As has been the case for most of the history of the stock market, small subsets of the market do not sustain above average returns indefinitely. Changes in economic policies and economic conditions ultimately lead to changes in market leadership. As inflation accelerated and real growth faltered, the S&P 500 declined -34.0% over the 1973 through 1974 period. After this market break, the Nifty Fifty lost its leadership status. Most notably, small cap stocks produced higher returns than the market average until sometime in the second half of 1982, when the market broke out of a 17-year long bear market. What changed in the latter part of 1982? The most obvious answer is inflation was beginning to slow, and a recession was ending, whereas in the period from 1965 through the first half of 1982, the economic trends were reversed. This difference was not the result of happenstance. A new Fed Chairman who had a well thought out plan to combat inflation was in place, and a new Administration with plans to increase real growth had come into office in 1981. The difference in the macroeconomic environment proved to be favorable for stock returns. In the period from June of 1982 through June of 2020, the S&P 500 produced an average annual return of 11.9%. There can be little doubt changes in economic policies have a pronounced impact on stocks returns.

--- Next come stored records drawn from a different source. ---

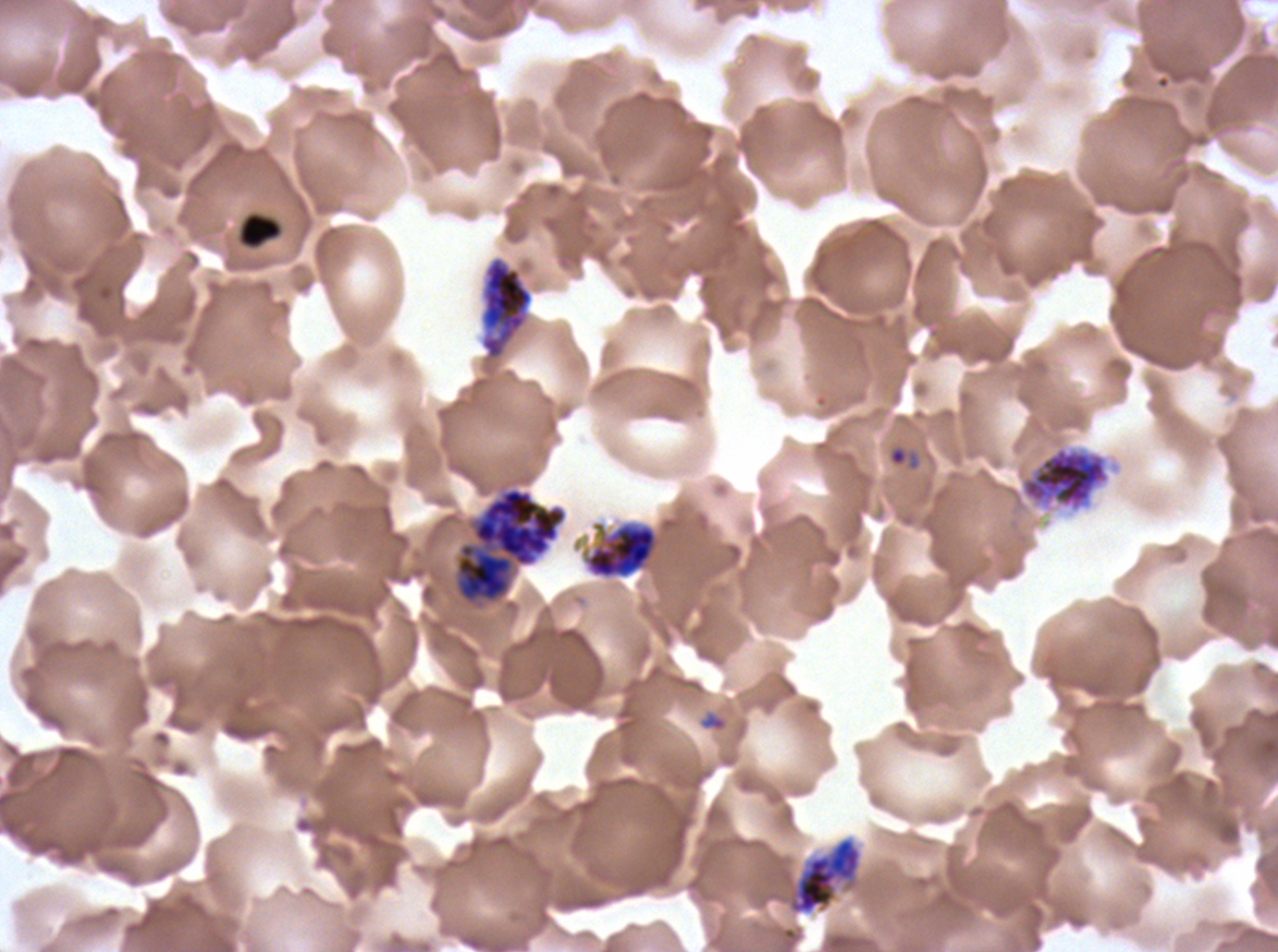

Approximate bounding boxes as {x1, y1, x2, y2} in pixels.
Rings: {887, 445, 921, 470}, {699, 712, 728, 732}.
Late-ring/early-trophozoite forms: {239, 213, 282, 249}.
Early schizonts: {480, 256, 534, 360}, {1019, 445, 1111, 512}, {585, 522, 657, 579}.
Late schizonts: {787, 836, 863, 915}.
Segmenters: {453, 486, 568, 606}.
No mid trophozoites, late trophozoites, or gametocytes observed.

preparation = thin blood film
field of view = one sub-image of a larger composite
specimen = Plasmodium falciparum from a patient in The Gambia, cultured ex vivo for 24 to 48 hours
stain = Giemsa
image size = 1278×952 pixels
life-cycle stages observed = ring, late-ring/early-trophozoite, early schizont, late schizont, segmenter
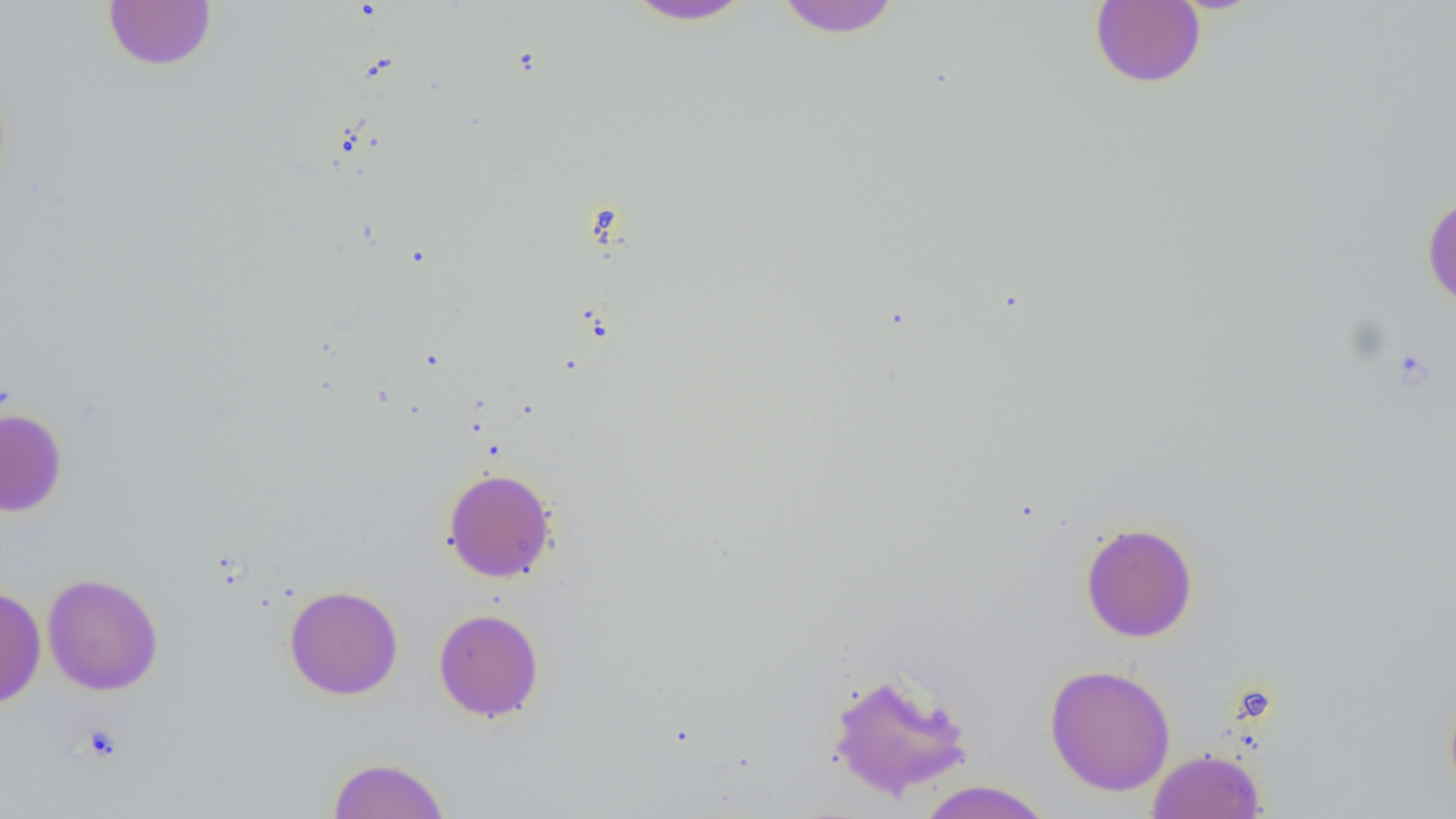 Approximate bounding boxes as (x1,y1)-(x2,y2) corner pairs in pixels. Uninfected red blood cell locations: (619,0)-(759,27), (771,0)-(904,38), (103,1)-(217,71), (1090,1)-(1206,88), (1422,194)-(1456,311), (0,408)-(67,517), (442,468)-(558,583), (1080,521)-(1198,643), (42,572)-(163,696), (0,585)-(46,709), (284,585)-(403,700), (433,608)-(544,721), (1044,663)-(1176,796), (826,669)-(975,802), (1443,683)-(1456,809), (1147,748)-(1267,819), (328,756)-(450,818), (914,780)-(1055,819). Platelet locations: (78,724)-(124,763). Slide-level diagnosis: negative for blood parasites. Image is 1456×819 pixels. Single field of view. 1000x magnification. Thin blood film. Optical microscopy.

Currently, economic policies are driven by efforts to mitigate the consequences of the COVID-19 pandemic. We have experienced a major increase in unemployment and a large decline in real GDP, as a direct result of policy choices. At the end of the second quarter, unemployment stood at 11.1%. Real GDP might have declined at a 35% annual rate during the quarter if early estimates are accurate. There was some positive economic news during the quarter. In June, an estimated 4.8 million jobs were created as COVID-19 related restrictions on economic activity were relaxed.
Corporate profits have fallen as economic activity declined. The consensus estimate calls for a decline in profits of 44% at an annual rate in the second quarter. Any estimates for changes in profits going forward are no more than guesswork. Economic policies are now driven by the course of the pandemic about which little or nothing is knowable.
When uncertainty seems to completely obscure the future, there are some long-term perspectives which should help shape expectations. The New York Stock Exchange was established in 1792 not long after the Constitution was ratified, and George Washington was President. The Exchange has continued to function for 228 years through the War of 1812, the Civil War, World War I, World War II, the Cold War and numerous smaller military conflicts. It has functioned through numerous economic dislocations including the Great Depression, and the near financial market collapse of 2008/2009. There is no reason to believe that, over time, the stock market will not regain its footing and continue to function as it has in the past.